Gurus in Nature

After explaining the eight Gurus to King Yadu, Dattatreya Ji talked about the ninth Guru, the pigeon. He recollected an incident and narrated the same. 

Once there lived a pigeon couple on a tree in their nest. In spring, Mrs. pigeon laid eggs and, soon baby pigeons emerged. One day, the couple left their baby pigeons in the nest to collect food. Soon, a hunter came and spread his net. The bay pigeons fell to the ground. The couple returned and found their babies struggling on the ground. The mother pigeon leaped to embrace her chick out of attachment and got stuck in the net. As Mr. Pigeon saw the scene, it leaped as well and met the same fate; lost its freedom. 

As the pigeons lost their chicks and even their lives out of attachment, similarly, we lose our precious lives, being attached to impermanent things. 

Dattatreya Ji sighed and said that he learned detachment from the pigeons. He continued saying that detachment could make him unite with Unity.

Then, he talked about the tenth Guru, the King cobra. He observed the life cycle of the cobra. He found that it did not come out of its hole to explore the world for food. It came out quite rarely, collected a rodent or two, and re-entered the hole. It never bothered about accumulating resources for the next day. It had belief in terms of Lord, as Lord loved it seventy times a mother’s love. Dattatreya Ji learned to keep unstirred faith in the Divine laws. He elaborated that dependence on the inner self was true independence and detachment. 

He continued saying that people worried about the next moment, but the cobra never bothered about life. It lived lavishly, in peace.

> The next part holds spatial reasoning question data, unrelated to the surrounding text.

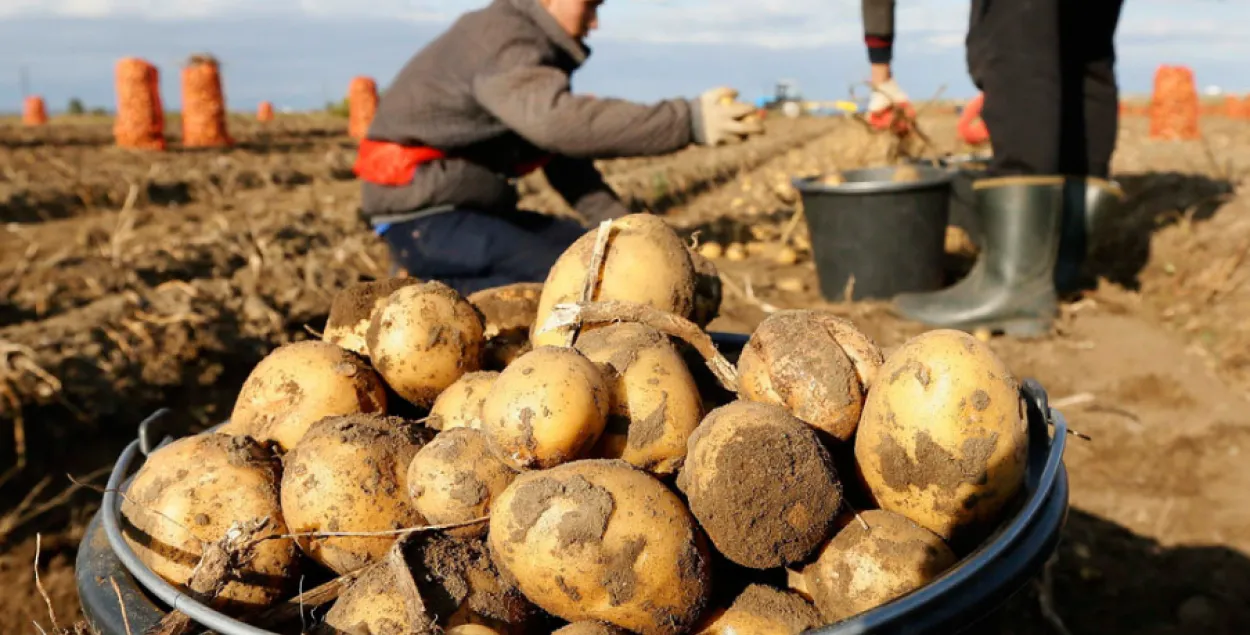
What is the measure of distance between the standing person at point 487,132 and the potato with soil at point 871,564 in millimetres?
2495

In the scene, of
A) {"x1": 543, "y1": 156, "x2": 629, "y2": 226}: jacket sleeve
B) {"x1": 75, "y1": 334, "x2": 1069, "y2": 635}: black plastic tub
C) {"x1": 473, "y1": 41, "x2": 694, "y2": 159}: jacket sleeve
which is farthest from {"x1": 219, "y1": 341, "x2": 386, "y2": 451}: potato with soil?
{"x1": 543, "y1": 156, "x2": 629, "y2": 226}: jacket sleeve

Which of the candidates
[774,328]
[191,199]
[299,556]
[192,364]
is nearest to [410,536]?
[299,556]

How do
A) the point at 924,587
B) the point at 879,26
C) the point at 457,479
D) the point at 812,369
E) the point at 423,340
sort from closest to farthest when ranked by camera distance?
the point at 924,587, the point at 457,479, the point at 812,369, the point at 423,340, the point at 879,26

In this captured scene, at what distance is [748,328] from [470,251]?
183 centimetres

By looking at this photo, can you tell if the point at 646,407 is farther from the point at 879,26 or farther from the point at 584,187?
the point at 879,26

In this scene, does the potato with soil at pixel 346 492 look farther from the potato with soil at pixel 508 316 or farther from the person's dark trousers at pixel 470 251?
the person's dark trousers at pixel 470 251

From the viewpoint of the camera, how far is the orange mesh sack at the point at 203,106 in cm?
1535

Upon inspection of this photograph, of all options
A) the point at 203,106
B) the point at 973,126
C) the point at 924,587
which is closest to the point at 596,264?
the point at 924,587

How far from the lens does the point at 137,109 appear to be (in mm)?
14328

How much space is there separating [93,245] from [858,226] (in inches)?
219

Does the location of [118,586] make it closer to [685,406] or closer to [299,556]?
[299,556]

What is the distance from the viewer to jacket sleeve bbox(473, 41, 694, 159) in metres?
3.64

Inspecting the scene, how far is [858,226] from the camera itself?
4992 millimetres

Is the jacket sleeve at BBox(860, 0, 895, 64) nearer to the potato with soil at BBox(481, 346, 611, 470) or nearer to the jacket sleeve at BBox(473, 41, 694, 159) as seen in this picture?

Then, Dattatreya Ji talked about the moth, his eleventh Guru. He saw the moth hovering near the light of an oil lamp and soon leaped into the oil, out of attraction towards the glittering object, but met death. He explained that people felt attracted towards the worldly impermanent glow, but soon they lost their lives. Tendencies to attain worldly glitters sought no gold except sufferings.